Rabbits and Hayracks


On Saturday morning, Vivian and I took both of the kids down to the Farmer’s Market, braving a brisk October morning to walk among the vendors looking for “unusual” produce and other unique edibles. I think many of the vendors must have cut and run this late in the season, since most of the items for sale were available at any grocery store (and likely much cheaper). Our favorite vendors such as the bakery and root beer stands were missing, but we did get some coffee from Tap Dancers down at the corner. We eventually nabbed some tiny eggplants, peppers, and some Chinese Spinach, all of which seemed suitable for an ingredient party.

Of course, we also had to stop by the Upstream for lunch so Vivian could get the flight of beers I got for her birthday. It was too cold to eat outside, but that didn’t stop us from recreating a photo of Hannah happily watching the colorful, bubbling samples of beer in front of her. (No tasting, sweetie.)

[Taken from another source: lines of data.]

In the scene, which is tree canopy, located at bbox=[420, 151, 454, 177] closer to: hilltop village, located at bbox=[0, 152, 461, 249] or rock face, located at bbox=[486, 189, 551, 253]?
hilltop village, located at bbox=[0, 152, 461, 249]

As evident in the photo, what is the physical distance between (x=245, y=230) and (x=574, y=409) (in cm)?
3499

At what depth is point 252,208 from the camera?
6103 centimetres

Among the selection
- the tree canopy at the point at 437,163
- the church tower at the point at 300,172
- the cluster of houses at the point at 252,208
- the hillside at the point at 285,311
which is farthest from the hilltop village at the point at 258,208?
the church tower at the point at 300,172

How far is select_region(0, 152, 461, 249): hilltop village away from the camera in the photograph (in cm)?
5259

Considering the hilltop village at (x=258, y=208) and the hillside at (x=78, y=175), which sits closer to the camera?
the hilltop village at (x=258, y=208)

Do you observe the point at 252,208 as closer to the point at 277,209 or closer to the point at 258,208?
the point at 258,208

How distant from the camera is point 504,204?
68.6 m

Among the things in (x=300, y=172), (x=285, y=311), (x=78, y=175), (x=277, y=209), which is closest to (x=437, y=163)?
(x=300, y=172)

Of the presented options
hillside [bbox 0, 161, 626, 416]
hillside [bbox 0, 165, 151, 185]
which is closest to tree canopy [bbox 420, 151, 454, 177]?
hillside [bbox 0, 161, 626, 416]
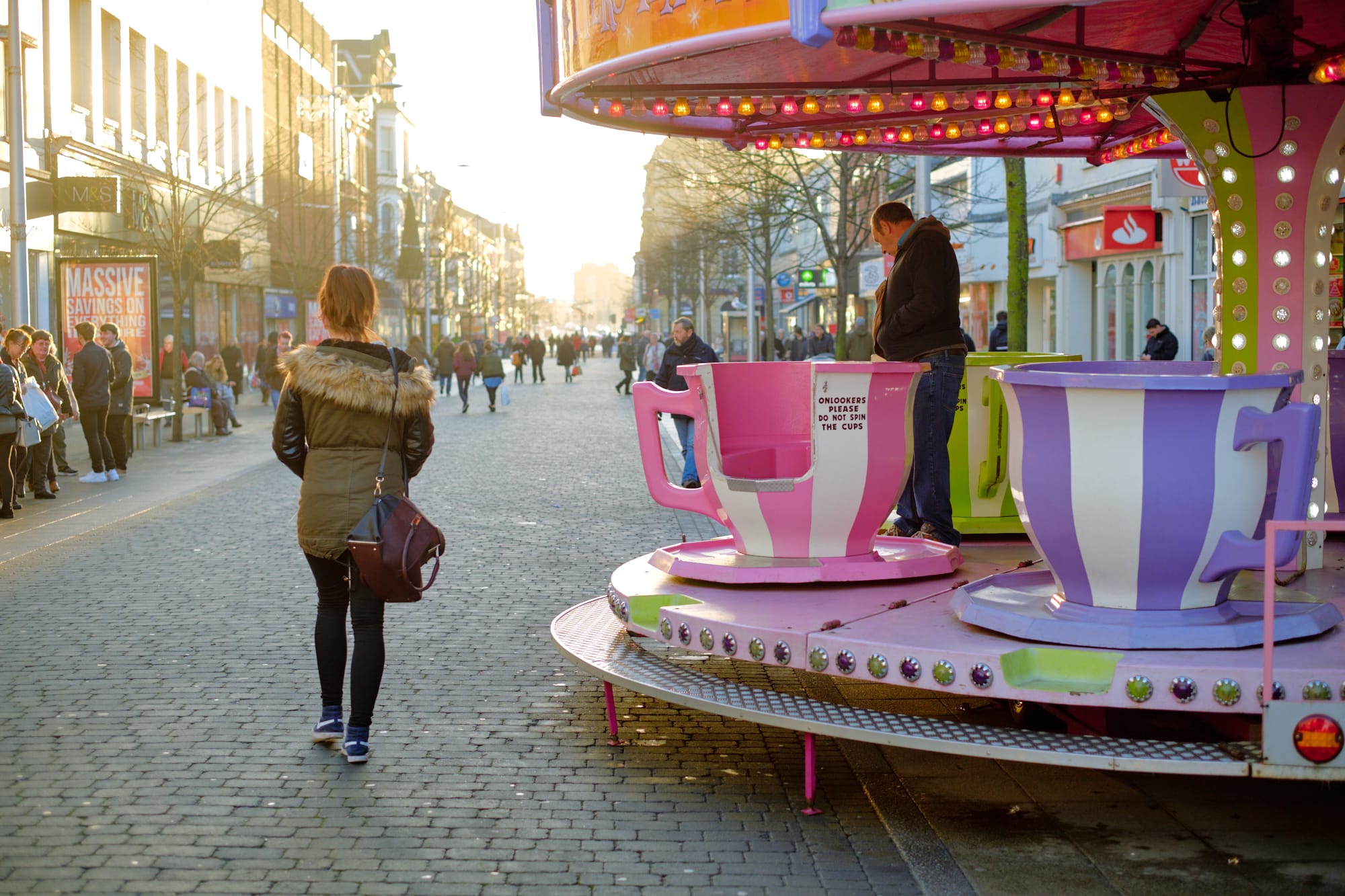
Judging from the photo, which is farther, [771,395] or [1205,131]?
[771,395]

That evening, Phil and Jen had us over for another Ingredient Party, which included a Mel Brooks movie marathon (History of the World, Young Frankenstein, and Blazing Saddles). Hannah got to see some of the fluffy bunnies downstairs that our favorite culinary couple were raising for Hasenpfeffer, and I was just sick enough to get a gruesome “before and after” picture. Phil had invited Vivian’s folks along, and they were actually the ones who brought along rabbit to have fried up for everyone. (It tasted like chicken.) A few other mutual friends were there as well, including Kristen, who got to meet Baby Aaron for the first time, Luke, Cameron and S. Jael, and Tamra, who kept Hannah occupied with the many stuffed toys she brought with her.

The food was all good, of course, though at the end I got to have a taste of masochism by tasting some Seven Pot Pepper spice. It’s not quite unlike setting your tongue on fire, though after ten minutes or so of sheer agony, it went away without so much as a tingle left behind (and took the burn from the jerk chicken with it, strangely enough.)


On Sunday afternoon, we headed down to the Hall’s place along with the rest of Twin Valley Church for a Hayrack Ride and Potluck dinner. After chasing Shawn’s new cat for a few minutes, a quick trip on the swings and a hop on the trampoline, everyone climbed onto the hayracks for a quick trip through in the country. It was a lovely, brisk fall day, with plenty of horses roaming the countryside for us to yell at as we passed. There were a few showers rolling through the area, which made some some gorgeous pictures once the sun started to set. It started to sprinkle just as we returned to the ranch, so we had to grab our chili and duck in and out of the shed as the rain passed.

We had a roaring fire that was useful for roasting both weenies and marshmallows, and then we showed the kids gathered around how to tell a “progressive” story around the campfire. The median age of our group of storytellers was about six, so we naturally got opening lines such as “It was a dark and poopy night.” The younger they are, the easier it is to crack them up. Meanwhile, the grown-ups played a marshmallow-stuffing game of “Chubby Bunny,” which I would have gotten a picture of if I hadn’t been engaged in such riveting storytelling (and snapping pictures of the mortal combat happening on the trampoline) before heading home.